While the Intel TSX documentation is fairly precise in describing the semantics for both RTM and HLE, critical details are not available for the underlying TM and the specific implementation in Haswell. However, there is sufficient information to speculate about the nature of Haswell’s TM. To review what is known, Haswell implements an unordered, single version, nested TM with strong isolation. The TM tracks the read-set and write-set at a fixed 64B cache line granularity.
As a starting assumption, Haswell’s memory hierarchy probably resembles Sandy Bridge in broad strokes, with roughly 32KB L1 and 256KB L2 caches per core (shared by two threads), and an L3 cache shared by all cores. Haswell almost certainly extends Intel’s existing cache behavior and MESIF coherency protocol to support transactional memory semantics. It is far too risky to totally redefine the coherency protocol, which would also vastly increase the challenge of maintaining full compatibility. It is also entirely out of character for Intel, which tends to favor incremental enhancements rather than radical redesigns for mainstream x86 products.
Intel’s server teams take the existing CPU core and build customized blocks including the L3 cache, QPI logic, I/O, memory controllers and power management, tied together with a high performance interconnect fabric. The Haswell coherency changes are very likely restricted to the L1 and L2 caches, strictly within the core. This has the advantage that Intel’s server group can leverage the work in Haswell with minimal additional investment and effort. Most importantly, restricting changes to the core avoids extra validation, which is one of the largest contributors to cost and schedule for server processors.
Haswell’s Transactional Memory
Based on the assumptions above, we can sketch out the most likely implementation details for Haswell’s transactional memory. The most important missing details relate to TM version management, conflict handling and the commit and abort operations.
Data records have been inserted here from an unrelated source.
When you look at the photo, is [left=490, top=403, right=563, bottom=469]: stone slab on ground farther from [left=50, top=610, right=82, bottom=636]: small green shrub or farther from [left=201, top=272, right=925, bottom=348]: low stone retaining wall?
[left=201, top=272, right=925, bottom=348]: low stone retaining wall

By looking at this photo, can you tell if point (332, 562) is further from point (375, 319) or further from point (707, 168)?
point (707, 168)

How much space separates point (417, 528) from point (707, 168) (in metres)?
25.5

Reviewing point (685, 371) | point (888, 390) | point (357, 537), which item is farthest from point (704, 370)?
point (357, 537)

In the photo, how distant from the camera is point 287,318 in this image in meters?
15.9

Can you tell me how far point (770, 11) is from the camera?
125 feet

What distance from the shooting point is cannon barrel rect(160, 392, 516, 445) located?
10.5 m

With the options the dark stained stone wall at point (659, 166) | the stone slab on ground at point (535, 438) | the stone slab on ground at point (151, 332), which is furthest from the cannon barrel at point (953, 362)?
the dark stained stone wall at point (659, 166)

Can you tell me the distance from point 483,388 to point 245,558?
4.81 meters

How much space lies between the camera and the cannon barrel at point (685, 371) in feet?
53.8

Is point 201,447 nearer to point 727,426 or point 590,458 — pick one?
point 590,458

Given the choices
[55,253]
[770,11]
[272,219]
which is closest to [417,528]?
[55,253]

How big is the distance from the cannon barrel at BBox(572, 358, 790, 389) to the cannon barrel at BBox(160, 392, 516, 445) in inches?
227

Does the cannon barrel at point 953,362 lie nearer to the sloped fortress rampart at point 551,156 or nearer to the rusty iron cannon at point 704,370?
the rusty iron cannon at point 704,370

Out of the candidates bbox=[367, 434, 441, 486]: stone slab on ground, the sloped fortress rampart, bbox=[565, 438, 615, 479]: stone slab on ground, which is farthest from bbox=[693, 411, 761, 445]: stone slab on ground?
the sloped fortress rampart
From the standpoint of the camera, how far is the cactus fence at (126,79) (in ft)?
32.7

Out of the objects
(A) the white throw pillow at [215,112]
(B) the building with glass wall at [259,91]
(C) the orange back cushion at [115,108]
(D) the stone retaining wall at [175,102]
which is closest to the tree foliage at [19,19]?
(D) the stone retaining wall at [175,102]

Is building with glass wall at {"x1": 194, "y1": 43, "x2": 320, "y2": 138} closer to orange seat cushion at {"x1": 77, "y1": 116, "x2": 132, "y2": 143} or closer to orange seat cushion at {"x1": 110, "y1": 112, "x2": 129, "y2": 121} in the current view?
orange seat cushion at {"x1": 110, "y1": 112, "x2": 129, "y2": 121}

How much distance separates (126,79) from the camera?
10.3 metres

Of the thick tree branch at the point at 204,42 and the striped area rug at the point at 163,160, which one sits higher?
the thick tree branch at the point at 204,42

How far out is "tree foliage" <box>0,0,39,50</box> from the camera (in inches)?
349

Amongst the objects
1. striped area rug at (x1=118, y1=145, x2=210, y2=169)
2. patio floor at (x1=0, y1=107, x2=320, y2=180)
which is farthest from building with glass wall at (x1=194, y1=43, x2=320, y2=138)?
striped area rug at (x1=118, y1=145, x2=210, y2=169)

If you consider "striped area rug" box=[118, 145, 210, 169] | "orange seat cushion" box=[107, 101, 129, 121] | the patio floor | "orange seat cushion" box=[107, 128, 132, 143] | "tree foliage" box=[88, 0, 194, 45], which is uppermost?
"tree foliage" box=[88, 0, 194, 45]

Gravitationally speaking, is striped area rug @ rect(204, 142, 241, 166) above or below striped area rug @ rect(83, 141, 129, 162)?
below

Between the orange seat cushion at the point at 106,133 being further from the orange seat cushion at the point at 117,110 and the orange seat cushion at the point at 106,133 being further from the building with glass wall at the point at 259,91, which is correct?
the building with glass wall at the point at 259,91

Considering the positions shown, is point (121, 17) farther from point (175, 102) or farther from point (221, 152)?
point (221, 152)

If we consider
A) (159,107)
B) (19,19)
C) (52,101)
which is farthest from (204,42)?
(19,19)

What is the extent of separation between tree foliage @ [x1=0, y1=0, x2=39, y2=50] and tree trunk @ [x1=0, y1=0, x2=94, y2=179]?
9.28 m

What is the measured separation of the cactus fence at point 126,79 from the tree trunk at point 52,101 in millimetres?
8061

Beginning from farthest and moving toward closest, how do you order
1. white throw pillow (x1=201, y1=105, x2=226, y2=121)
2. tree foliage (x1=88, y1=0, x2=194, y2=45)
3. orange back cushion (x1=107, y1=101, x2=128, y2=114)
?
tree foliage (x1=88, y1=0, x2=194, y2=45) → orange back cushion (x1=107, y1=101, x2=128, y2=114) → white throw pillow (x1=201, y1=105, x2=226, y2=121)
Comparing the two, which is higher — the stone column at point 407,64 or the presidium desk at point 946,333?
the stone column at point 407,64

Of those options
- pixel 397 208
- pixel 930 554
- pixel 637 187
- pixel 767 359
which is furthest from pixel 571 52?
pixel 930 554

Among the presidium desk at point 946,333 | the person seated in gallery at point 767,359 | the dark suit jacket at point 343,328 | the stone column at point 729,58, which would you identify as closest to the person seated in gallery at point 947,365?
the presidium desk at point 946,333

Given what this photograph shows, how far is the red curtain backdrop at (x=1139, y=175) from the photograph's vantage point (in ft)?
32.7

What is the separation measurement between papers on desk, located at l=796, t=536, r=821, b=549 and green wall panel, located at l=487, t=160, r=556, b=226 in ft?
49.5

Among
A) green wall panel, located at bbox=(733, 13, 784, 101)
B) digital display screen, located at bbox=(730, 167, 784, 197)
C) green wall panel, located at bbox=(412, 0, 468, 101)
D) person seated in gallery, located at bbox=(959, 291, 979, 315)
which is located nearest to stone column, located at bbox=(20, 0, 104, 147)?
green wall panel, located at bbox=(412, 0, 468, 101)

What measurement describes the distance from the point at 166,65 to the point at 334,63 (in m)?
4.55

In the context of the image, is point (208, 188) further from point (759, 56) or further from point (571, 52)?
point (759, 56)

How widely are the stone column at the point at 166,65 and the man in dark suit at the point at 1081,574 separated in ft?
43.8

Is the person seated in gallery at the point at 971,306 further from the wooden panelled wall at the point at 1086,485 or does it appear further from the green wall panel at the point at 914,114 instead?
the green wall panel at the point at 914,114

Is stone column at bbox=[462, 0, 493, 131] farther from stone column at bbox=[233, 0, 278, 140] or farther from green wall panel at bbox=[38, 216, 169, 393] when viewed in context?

Haswell’s transactional memory is most likely a deferred update system using the per-core caches for transactional data and register checkpoints. Specifically, the tags for each cache line in the L1D and L2 probably contain bits that indicate whether the line belongs to the read-set (RS) or write-set (WS) for the two threads that can execute on a Haswell core. A store during a transaction will simply write to the cache line, and the shared L3 cache holds the original data (which may require an update to the L3 for the first write in a transaction to a Modified line). This is consistent with the shared and inclusive L3 cache that has been used since Nehalem. To avoid data corruption, any transactional data (i.e. lines in the RS or WS) must stay in the L1D or L2 and not be evicted to the L3 or memory. The architectural registers are checkpointed and stored on-chip, and the transaction can read and write from registers freely.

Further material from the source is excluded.